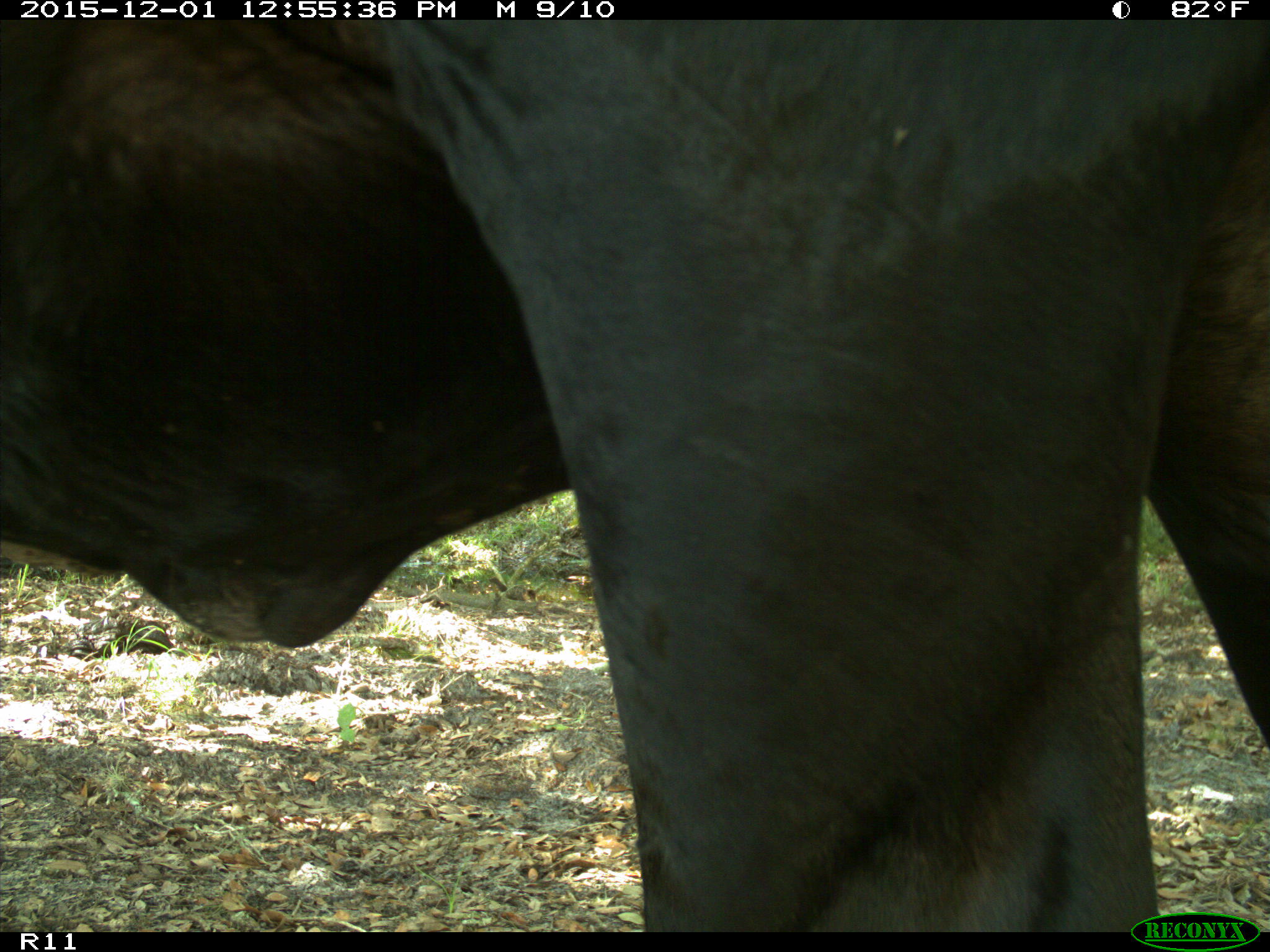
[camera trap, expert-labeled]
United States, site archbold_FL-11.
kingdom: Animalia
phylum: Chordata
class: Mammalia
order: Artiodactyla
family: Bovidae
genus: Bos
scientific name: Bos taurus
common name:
=-=-=-=-=
■ EXERCISE GOAL ■
What you output must match the data exactly, apart from the pictures, which are left out.

■ EXERCISE RESULT ■
[camera trap, expert-labeled]
United States, site archbold_FL-11.
kingdom: Animalia
phylum: Chordata
class: Mammalia
order: Artiodactyla
family: Bovidae
genus: Bos
scientific name: Bos taurus
common name:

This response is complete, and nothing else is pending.